Les vices touchant à la personne habilitée à convoquer l’assemblée peuvent également justifier l’annulation. Une convocation émise par une personne dépourvue de qualité pour ce faire (syndic dont le mandat a expiré, membre du conseil syndical agissant seul, etc.) est irrégulière et entache de nullité l’ensemble des délibérations qui s’ensuivent.
Il convient de souligner que la jurisprudence tend parfois à tempérer la rigueur des sanctions en fonction de la gravité de l’irrégularité et de son incidence réelle sur le processus décisionnel. Ainsi, certaines décisions judiciaires ont refusé d’annuler des résolutions lorsque l’irrégularité n’avait pas eu d’impact sur le résultat du vote ou lorsque le copropriétaire demandeur avait lui-même participé à l’assemblée sans émettre de réserves sur la régularité de la convocation.
La procédure d’annulation et ses effets juridiques
L’annulation d’une assemblée générale irrégulièrement convoquée s’inscrit dans un cadre procédural strict, dont la maîtrise est indispensable pour les copropriétaires souhaitant contester la validité des décisions prises. Le recours judiciaire, bien que techniquement accessible, répond à des conditions de forme et de délai rigoureuses.
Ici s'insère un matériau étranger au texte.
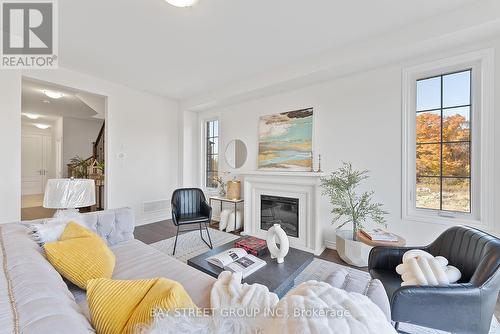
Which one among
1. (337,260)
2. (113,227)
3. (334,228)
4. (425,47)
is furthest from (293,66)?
(113,227)

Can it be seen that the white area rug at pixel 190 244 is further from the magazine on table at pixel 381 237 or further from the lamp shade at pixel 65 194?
the magazine on table at pixel 381 237

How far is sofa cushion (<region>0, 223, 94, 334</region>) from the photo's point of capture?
55cm

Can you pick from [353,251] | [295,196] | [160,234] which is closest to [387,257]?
[353,251]

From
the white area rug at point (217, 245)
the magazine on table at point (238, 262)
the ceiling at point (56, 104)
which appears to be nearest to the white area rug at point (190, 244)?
the white area rug at point (217, 245)

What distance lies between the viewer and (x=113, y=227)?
6.22 feet

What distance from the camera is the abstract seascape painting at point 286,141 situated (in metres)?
3.21

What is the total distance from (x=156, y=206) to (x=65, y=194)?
2.54 m

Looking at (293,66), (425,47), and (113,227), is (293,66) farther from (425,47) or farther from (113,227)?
(113,227)

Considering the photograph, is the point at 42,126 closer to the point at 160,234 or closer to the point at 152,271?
the point at 160,234

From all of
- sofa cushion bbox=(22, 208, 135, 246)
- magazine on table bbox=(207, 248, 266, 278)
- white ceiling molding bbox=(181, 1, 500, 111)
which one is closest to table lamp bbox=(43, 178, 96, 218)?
sofa cushion bbox=(22, 208, 135, 246)

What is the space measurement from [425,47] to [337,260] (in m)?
2.55

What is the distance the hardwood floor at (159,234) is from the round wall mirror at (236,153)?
1621 mm

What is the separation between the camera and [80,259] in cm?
121

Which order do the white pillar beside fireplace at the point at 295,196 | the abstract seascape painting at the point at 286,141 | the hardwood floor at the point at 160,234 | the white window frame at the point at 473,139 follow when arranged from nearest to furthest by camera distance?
the white window frame at the point at 473,139 → the hardwood floor at the point at 160,234 → the white pillar beside fireplace at the point at 295,196 → the abstract seascape painting at the point at 286,141
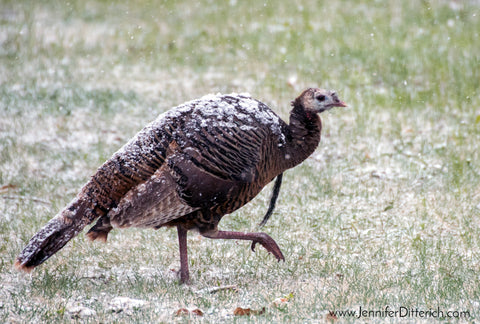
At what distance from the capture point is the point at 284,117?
27.7 feet

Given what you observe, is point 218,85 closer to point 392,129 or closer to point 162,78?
point 162,78

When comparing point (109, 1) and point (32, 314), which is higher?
point (109, 1)

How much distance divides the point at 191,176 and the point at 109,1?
10363mm

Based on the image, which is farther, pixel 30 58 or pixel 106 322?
pixel 30 58

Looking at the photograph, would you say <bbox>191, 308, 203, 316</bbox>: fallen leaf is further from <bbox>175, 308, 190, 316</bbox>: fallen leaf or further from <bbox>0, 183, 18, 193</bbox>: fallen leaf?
<bbox>0, 183, 18, 193</bbox>: fallen leaf

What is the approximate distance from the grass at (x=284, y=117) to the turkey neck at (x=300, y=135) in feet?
2.83

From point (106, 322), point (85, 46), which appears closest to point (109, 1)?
point (85, 46)

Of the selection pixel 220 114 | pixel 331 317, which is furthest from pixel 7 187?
pixel 331 317

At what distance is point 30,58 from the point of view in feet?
35.3

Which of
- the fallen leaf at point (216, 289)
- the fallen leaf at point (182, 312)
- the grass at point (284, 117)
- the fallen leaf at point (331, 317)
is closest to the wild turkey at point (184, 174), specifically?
the fallen leaf at point (216, 289)

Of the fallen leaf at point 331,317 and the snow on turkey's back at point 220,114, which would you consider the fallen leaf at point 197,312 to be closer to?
the fallen leaf at point 331,317

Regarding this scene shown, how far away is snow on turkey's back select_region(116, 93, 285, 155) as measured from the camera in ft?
14.8

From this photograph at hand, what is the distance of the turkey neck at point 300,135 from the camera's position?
472 cm

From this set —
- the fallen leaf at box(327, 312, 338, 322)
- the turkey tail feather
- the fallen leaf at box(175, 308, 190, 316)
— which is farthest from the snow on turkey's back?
the fallen leaf at box(327, 312, 338, 322)
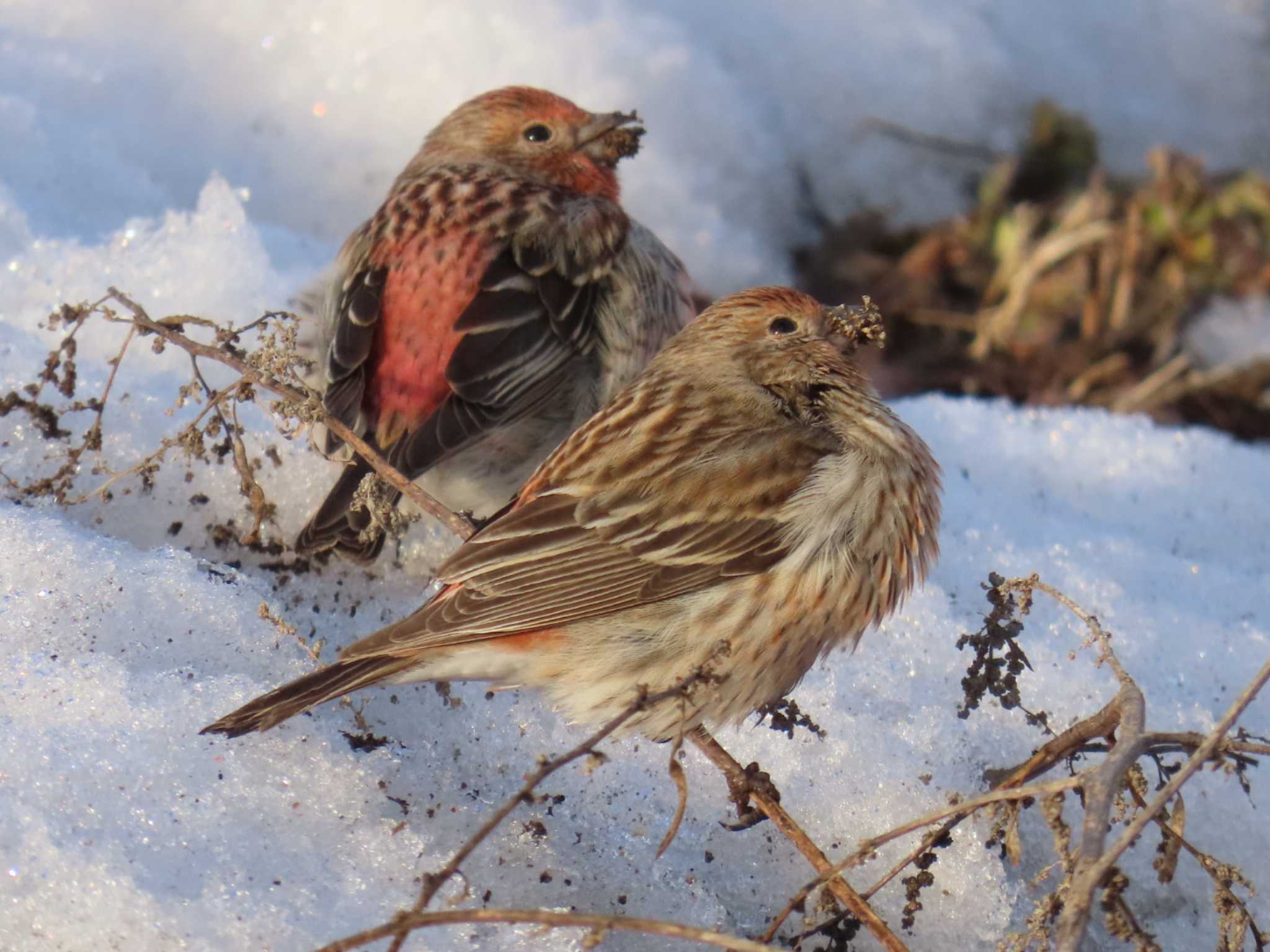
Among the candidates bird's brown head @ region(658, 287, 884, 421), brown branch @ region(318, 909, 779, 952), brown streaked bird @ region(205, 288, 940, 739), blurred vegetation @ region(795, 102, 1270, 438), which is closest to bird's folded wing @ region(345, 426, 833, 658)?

L’action en annulation doit être intentée devant le tribunal judiciaire du lieu de situation de l’immeuble, juridiction exclusivement compétente en matière de copropriété depuis la réforme de l’organisation judiciaire entrée en vigueur le 1er janvier 2020. Cette action relève de la procédure avec représentation obligatoire par avocat, ce qui implique la nécessité de recourir aux services d’un conseil juridique pour introduire et suivre la procédure.
Le délai pour agir constitue un élément crucial de la procédure. L’article 42 alinéa 2 de la loi du 10 juillet 1965 dispose que « les actions qui ont pour objet de contester les décisions des assemblées générales doivent, à peine de déchéance, être introduites par les copropriétaires opposants ou défaillants dans un délai de deux mois à compter de la notification desdites décisions ». Ce délai est impératif et court à compter de la notification du procès-verbal de l’assemblée, non de la date de tenue de celle-ci. Pour les copropriétaires absents ou opposants, le point de départ du délai est la date de réception de la notification du procès-verbal. Pour les copropriétaires défaillants (ceux qui n’ont pas été convoqués), le délai court à compter du jour où ils ont eu connaissance de la décision, sans pouvoir excéder un an après la tenue de l’assemblée.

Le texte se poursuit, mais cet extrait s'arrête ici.